## Excerpt to read:

A record-breaking swim by two lion brothers across a predator-infested African river has been documented in a study co-led by Griffith University and Northern Arizona University. 

Dr Alexander Braczkowski (foreground) with the team in Uganda.

Dr Alexander Braczkowski, from Griffith’s Centre for Planetary Health and Food Security, led a team that filmed a two-male lion coalition crossing the Kazinga Channel in Uganda at night, using high-definition heat detection cameras on drones. The work was done under the supervision of the Uganda Wildlife Authority.  

One half of the lion brother duo was a 10-year-old local icon known as Jacob, who became famous for surviving a multitude of life-threatening incidents, one of which left him with an amputated leg. 

“Jacob has had the most incredible journey and really is a cat with nine lives,” Dr Braczkowski said.

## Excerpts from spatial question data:
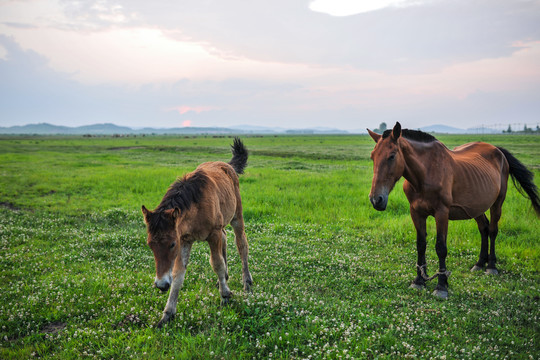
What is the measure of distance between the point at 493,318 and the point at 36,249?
41.0ft

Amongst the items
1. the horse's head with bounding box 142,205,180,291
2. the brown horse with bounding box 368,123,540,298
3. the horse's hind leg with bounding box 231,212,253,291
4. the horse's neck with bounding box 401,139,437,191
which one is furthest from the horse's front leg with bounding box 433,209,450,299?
the horse's head with bounding box 142,205,180,291

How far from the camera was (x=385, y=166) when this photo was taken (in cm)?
651

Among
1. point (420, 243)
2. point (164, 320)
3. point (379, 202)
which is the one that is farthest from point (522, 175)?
point (164, 320)

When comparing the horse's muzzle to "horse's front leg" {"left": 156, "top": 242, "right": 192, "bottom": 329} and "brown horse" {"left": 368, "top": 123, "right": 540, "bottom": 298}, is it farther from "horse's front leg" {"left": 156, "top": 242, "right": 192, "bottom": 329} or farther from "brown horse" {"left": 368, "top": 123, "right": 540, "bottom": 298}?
"horse's front leg" {"left": 156, "top": 242, "right": 192, "bottom": 329}

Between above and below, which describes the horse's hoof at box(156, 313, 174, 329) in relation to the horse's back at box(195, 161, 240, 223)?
below

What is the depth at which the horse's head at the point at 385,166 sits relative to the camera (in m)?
6.33

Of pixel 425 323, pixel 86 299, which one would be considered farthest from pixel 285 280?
pixel 86 299

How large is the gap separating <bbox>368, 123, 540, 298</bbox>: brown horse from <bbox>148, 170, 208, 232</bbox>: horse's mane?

## Exercise set:
A: Format the records as a numbered list, beginning with the line that contains "Between above and" and continuing through the end of the records, with blank lines omitted.
B: Resume the article about the lion brothers' swim across the Kazinga Channel, picking up after its last sentence.
The article and the records come from separate, unrelated sources.

## Answers:
A:
1. Between above and below, which describes the horse's hoof at box(156, 313, 174, 329) in relation to the horse's back at box(195, 161, 240, 223)?
2. below
3. What is the depth at which the horse's head at the point at 385,166 sits relative to the camera (in m)?
4. 6.33
5. Of pixel 425 323, pixel 86 299, which one would be considered farthest from pixel 285 280?
6. pixel 86 299
7. How large is the gap separating <bbox>368, 123, 540, 298</bbox>: brown horse from <bbox>148, 170, 208, 232</bbox>: horse's mane?

B:
“I’d bet all my belongings that we are looking at Africa’s most resilient lion: he has been gored by a buffalo, his family was poisoned for lion body part trade, he was caught in a poacher’s snare, and finally lost his leg in another attempted poaching incident where he was caught in a steel trap.” 

Dr Alexander Braczkowski

“The fact that he and his brother Tibu have managed to survive as long as they have in a national park that has experienced significant human pressures and high poaching rates is a feat in itself – our science has shown this population has nearly halved in just 5 years. 

“His swim, across a channel filled with high densities of hippos and crocodiles, is a record-breaker and is a truly amazing show of resilience in the face of such risk.” 

High-definition heat detection cameras capture Jacob and Tibu being followed by a predator during their channel crossing.

Previous reported swims by African lions have ranged from 10 to a couple of hundred metres, some of which resulted in deaths by crocodile attacks. 

The big swim prompts a key question: why did Jacob and Tibu risk the dangerous kilometre-long night swim in the first place? 

“It’s likely the brothers were looking for females,” Dr Braczkowski explained. 

“Competition for lionesses in the park is fierce and they lost a fight for female affection in the hours leading up to the swim, so it’s likely the duo mounted the risky journey to get to the females on the other side of the channel.”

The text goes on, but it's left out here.